- Exercise aim: Word for word, copy the records that follow.

Source data section start

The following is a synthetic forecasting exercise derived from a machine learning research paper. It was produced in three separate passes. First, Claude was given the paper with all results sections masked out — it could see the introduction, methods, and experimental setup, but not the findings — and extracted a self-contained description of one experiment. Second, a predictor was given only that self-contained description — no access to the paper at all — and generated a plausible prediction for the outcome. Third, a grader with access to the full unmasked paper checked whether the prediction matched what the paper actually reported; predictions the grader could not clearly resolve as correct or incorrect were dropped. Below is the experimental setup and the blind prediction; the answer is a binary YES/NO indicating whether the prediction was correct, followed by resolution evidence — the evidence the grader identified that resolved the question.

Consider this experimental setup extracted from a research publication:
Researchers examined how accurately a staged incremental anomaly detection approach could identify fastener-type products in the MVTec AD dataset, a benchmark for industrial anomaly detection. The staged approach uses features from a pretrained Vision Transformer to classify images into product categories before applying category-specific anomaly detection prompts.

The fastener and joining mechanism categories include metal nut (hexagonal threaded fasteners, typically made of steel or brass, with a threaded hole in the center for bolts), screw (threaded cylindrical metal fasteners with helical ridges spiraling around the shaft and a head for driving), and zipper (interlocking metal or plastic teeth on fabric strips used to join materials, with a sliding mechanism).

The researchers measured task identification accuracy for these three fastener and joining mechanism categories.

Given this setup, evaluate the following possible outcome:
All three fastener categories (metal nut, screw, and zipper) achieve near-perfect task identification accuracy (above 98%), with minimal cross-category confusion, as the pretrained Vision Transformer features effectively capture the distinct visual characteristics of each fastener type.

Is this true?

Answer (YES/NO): NO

Source data section end

- Answer space:
The following is a synthetic forecasting exercise derived from a machine learning research paper. It was produced in three separate passes. First, Claude was given the paper with all results sections masked out — it could see the introduction, methods, and experimental setup, but not the findings — and extracted a self-contained description of one experiment. Second, a predictor was given only that self-contained description — no access to the paper at all — and generated a plausible prediction for the outcome. Third, a grader with access to the full unmasked paper checked whether the prediction matched what the paper actually reported; predictions the grader could not clearly resolve as correct or incorrect were dropped. Below is the experimental setup and the blind prediction; the answer is a binary YES/NO indicating whether the prediction was correct, followed by resolution evidence — the evidence the grader identified that resolved the question.

Consider this experimental setup extracted from a research publication:
Researchers examined how accurately a staged incremental anomaly detection approach could identify fastener-type products in the MVTec AD dataset, a benchmark for industrial anomaly detection. The staged approach uses features from a pretrained Vision Transformer to classify images into product categories before applying category-specific anomaly detection prompts.

The fastener and joining mechanism categories include metal nut (hexagonal threaded fasteners, typically made of steel or brass, with a threaded hole in the center for bolts), screw (threaded cylindrical metal fasteners with helical ridges spiraling around the shaft and a head for driving), and zipper (interlocking metal or plastic teeth on fabric strips used to join materials, with a sliding mechanism).

The researchers measured task identification accuracy for these three fastener and joining mechanism categories.

Given this setup, evaluate the following possible outcome:
All three fastener categories (metal nut, screw, and zipper) achieve near-perfect task identification accuracy (above 98%), with minimal cross-category confusion, as the pretrained Vision Transformer features effectively capture the distinct visual characteristics of each fastener type.

Is this true?

Answer (YES/NO): NO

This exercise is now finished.